Dataset excerpts
* * *

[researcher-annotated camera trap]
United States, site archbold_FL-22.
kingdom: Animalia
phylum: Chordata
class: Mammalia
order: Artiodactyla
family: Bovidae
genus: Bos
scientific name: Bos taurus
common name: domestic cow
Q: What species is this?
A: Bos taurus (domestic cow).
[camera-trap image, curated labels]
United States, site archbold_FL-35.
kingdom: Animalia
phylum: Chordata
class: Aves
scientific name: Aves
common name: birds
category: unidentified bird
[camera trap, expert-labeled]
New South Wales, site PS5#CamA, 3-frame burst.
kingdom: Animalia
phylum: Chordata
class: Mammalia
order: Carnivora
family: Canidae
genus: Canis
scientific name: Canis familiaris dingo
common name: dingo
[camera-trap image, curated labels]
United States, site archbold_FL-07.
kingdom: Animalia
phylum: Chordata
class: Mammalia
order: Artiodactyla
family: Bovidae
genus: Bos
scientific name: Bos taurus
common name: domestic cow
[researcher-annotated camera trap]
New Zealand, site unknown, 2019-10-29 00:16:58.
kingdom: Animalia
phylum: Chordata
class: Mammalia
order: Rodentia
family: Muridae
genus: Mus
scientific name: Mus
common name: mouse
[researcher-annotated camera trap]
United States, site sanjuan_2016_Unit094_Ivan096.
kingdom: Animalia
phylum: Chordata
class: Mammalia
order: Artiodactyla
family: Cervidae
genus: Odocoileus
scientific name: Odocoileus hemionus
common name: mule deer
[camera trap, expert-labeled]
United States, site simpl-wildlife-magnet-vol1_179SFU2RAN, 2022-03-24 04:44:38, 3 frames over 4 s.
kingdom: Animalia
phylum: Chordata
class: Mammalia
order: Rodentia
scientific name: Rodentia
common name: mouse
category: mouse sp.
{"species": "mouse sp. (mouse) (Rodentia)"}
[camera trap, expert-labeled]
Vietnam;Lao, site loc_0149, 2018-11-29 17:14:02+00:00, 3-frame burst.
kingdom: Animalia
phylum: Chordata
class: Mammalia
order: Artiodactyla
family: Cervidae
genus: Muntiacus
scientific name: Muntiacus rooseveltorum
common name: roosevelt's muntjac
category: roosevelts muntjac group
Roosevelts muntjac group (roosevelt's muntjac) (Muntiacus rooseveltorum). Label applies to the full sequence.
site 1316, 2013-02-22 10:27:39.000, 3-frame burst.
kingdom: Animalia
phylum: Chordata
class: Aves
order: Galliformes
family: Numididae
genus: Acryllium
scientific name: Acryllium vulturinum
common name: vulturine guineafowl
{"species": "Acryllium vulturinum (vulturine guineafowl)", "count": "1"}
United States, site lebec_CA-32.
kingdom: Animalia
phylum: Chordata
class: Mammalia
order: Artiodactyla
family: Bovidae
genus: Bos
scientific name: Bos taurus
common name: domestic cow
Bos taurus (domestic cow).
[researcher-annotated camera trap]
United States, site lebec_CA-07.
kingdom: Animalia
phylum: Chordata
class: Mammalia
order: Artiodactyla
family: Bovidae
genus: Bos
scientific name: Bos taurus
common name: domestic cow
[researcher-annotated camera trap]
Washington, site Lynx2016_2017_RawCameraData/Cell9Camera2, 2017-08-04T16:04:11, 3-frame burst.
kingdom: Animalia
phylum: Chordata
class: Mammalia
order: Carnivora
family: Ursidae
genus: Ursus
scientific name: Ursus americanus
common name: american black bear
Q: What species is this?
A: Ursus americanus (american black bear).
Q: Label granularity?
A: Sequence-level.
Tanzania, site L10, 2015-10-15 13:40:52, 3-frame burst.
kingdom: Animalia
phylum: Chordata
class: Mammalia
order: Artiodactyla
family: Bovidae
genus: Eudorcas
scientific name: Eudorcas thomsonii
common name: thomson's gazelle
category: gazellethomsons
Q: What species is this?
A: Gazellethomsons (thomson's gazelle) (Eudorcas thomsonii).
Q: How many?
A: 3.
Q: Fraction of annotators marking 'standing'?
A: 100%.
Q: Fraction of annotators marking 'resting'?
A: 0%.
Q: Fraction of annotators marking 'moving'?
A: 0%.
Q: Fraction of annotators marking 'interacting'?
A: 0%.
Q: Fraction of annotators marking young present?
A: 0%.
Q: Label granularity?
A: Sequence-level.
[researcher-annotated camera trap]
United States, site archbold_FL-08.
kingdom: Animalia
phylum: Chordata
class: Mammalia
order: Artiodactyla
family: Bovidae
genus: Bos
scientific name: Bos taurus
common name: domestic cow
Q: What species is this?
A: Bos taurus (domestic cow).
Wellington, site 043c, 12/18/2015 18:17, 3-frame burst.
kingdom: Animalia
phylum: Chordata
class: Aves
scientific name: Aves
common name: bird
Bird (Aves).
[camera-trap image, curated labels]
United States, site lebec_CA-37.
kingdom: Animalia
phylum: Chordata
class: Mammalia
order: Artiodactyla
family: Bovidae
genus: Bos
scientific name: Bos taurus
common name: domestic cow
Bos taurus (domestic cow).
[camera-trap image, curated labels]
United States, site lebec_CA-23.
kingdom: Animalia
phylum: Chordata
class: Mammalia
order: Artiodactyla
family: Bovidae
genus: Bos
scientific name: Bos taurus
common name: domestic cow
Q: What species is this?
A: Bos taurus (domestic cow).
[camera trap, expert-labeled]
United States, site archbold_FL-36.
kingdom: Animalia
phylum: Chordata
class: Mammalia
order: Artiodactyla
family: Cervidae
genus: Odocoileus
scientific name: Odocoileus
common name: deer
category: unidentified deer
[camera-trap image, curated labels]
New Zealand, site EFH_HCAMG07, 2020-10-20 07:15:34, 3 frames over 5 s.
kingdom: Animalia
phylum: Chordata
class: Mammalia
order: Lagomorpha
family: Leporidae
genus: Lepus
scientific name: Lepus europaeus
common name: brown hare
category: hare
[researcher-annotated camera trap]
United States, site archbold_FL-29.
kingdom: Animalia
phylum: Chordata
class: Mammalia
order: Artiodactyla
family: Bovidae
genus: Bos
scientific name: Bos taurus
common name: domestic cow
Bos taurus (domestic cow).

* * *

EXERCISE REQUIREMENTS: An exact copy of every record above is what's needed here.

TASK OUTPUT:
[researcher-annotated camera trap]
United States, site archbold_FL-22.
kingdom: Animalia
phylum: Chordata
class: Mammalia
order: Artiodactyla
family: Bovidae
genus: Bos
scientific name: Bos taurus
common name: domestic cow
Q: What species is this?
A: Bos taurus (domestic cow).
[camera-trap image, curated labels]
United States, site archbold_FL-35.
kingdom: Animalia
phylum: Chordata
class: Aves
scientific name: Aves
common name: birds
category: unidentified bird
[camera trap, expert-labeled]
New South Wales, site PS5#CamA, 3-frame burst.
kingdom: Animalia
phylum: Chordata
class: Mammalia
order: Carnivora
family: Canidae
genus: Canis
scientific name: Canis familiaris dingo
common name: dingo
[camera-trap image, curated labels]
United States, site archbold_FL-07.
kingdom: Animalia
phylum: Chordata
class: Mammalia
order: Artiodactyla
family: Bovidae
genus: Bos
scientific name: Bos taurus
common name: domestic cow
[researcher-annotated camera trap]
New Zealand, site unknown, 2019-10-29 00:16:58.
kingdom: Animalia
phylum: Chordata
class: Mammalia
order: Rodentia
family: Muridae
genus: Mus
scientific name: Mus
common name: mouse
[researcher-annotated camera trap]
United States, site sanjuan_2016_Unit094_Ivan096.
kingdom: Animalia
phylum: Chordata
class: Mammalia
order: Artiodactyla
family: Cervidae
genus: Odocoileus
scientific name: Odocoileus hemionus
common name: mule deer
[camera trap, expert-labeled]
United States, site simpl-wildlife-magnet-vol1_179SFU2RAN, 2022-03-24 04:44:38, 3 frames over 4 s.
kingdom: Animalia
phylum: Chordata
class: Mammalia
order: Rodentia
scientific name: Rodentia
common name: mouse
category: mouse sp.
{"species": "mouse sp. (mouse) (Rodentia)"}
[camera trap, expert-labeled]
Vietnam;Lao, site loc_0149, 2018-11-29 17:14:02+00:00, 3-frame burst.
kingdom: Animalia
phylum: Chordata
class: Mammalia
order: Artiodactyla
family: Cervidae
genus: Muntiacus
scientific name: Muntiacus rooseveltorum
common name: roosevelt's muntjac
category: roosevelts muntjac group
Roosevelts muntjac group (roosevelt's muntjac) (Muntiacus rooseveltorum). Label applies to the full sequence.
site 1316, 2013-02-22 10:27:39.000, 3-frame burst.
kingdom: Animalia
phylum: Chordata
class: Aves
order: Galliformes
family: Numididae
genus: Acryllium
scientific name: Acryllium vulturinum
common name: vulturine guineafowl
{"species": "Acryllium vulturinum (vulturine guineafowl)", "count": "1"}
United States, site lebec_CA-32.
kingdom: Animalia
phylum: Chordata
class: Mammalia
order: Artiodactyla
family: Bovidae
genus: Bos
scientific name: Bos taurus
common name: domestic cow
Bos taurus (domestic cow).
[researcher-annotated camera trap]
United States, site lebec_CA-07.
kingdom: Animalia
phylum: Chordata
class: Mammalia
order: Artiodactyla
family: Bovidae
genus: Bos
scientific name: Bos taurus
common name: domestic cow
[researcher-annotated camera trap]
Washington, site Lynx2016_2017_RawCameraData/Cell9Camera2, 2017-08-04T16:04:11, 3-frame burst.
kingdom: Animalia
phylum: Chordata
class: Mammalia
order: Carnivora
family: Ursidae
genus: Ursus
scientific name: Ursus americanus
common name: american black bear
Q: What species is this?
A: Ursus americanus (american black bear).
Q: Label granularity?
A: Sequence-level.
Tanzania, site L10, 2015-10-15 13:40:52, 3-frame burst.
kingdom: Animalia
phylum: Chordata
class: Mammalia
order: Artiodactyla
family: Bovidae
genus: Eudorcas
scientific name: Eudorcas thomsonii
common name: thomson's gazelle
category: gazellethomsons
Q: What species is this?
A: Gazellethomsons (thomson's gazelle) (Eudorcas thomsonii).
Q: How many?
A: 3.
Q: Fraction of annotators marking 'standing'?
A: 100%.
Q: Fraction of annotators marking 'resting'?
A: 0%.
Q: Fraction of annotators marking 'moving'?
A: 0%.
Q: Fraction of annotators marking 'interacting'?
A: 0%.
Q: Fraction of annotators marking young present?
A: 0%.
Q: Label granularity?
A: Sequence-level.
[researcher-annotated camera trap]
United States, site archbold_FL-08.
kingdom: Animalia
phylum: Chordata
class: Mammalia
order: Artiodactyla
family: Bovidae
genus: Bos
scientific name: Bos taurus
common name: domestic cow
Q: What species is this?
A: Bos taurus (domestic cow).
Wellington, site 043c, 12/18/2015 18:17, 3-frame burst.
kingdom: Animalia
phylum: Chordata
class: Aves
scientific name: Aves
common name: bird
Bird (Aves).
[camera-trap image, curated labels]
United States, site lebec_CA-37.
kingdom: Animalia
phylum: Chordata
class: Mammalia
order: Artiodactyla
family: Bovidae
genus: Bos
scientific name: Bos taurus
common name: domestic cow
Bos taurus (domestic cow).
[camera-trap image, curated labels]
United States, site lebec_CA-23.
kingdom: Animalia
phylum: Chordata
class: Mammalia
order: Artiodactyla
family: Bovidae
genus: Bos
scientific name: Bos taurus
common name: domestic cow
Q: What species is this?
A: Bos taurus (domestic cow).
[camera trap, expert-labeled]
United States, site archbold_FL-36.
kingdom: Animalia
phylum: Chordata
class: Mammalia
order: Artiodactyla
family: Cervidae
genus: Odocoileus
scientific name: Odocoileus
common name: deer
category: unidentified deer
[camera-trap image, curated labels]
New Zealand, site EFH_HCAMG07, 2020-10-20 07:15:34, 3 frames over 5 s.
kingdom: Animalia
phylum: Chordata
class: Mammalia
order: Lagomorpha
family: Leporidae
genus: Lepus
scientific name: Lepus europaeus
common name: brown hare
category: hare
[researcher-annotated camera trap]
United States, site archbold_FL-29.
kingdom: Animalia
phylum: Chordata
class: Mammalia
order: Artiodactyla
family: Bovidae
genus: Bos
scientific name: Bos taurus
common name: domestic cow
Bos taurus (domestic cow).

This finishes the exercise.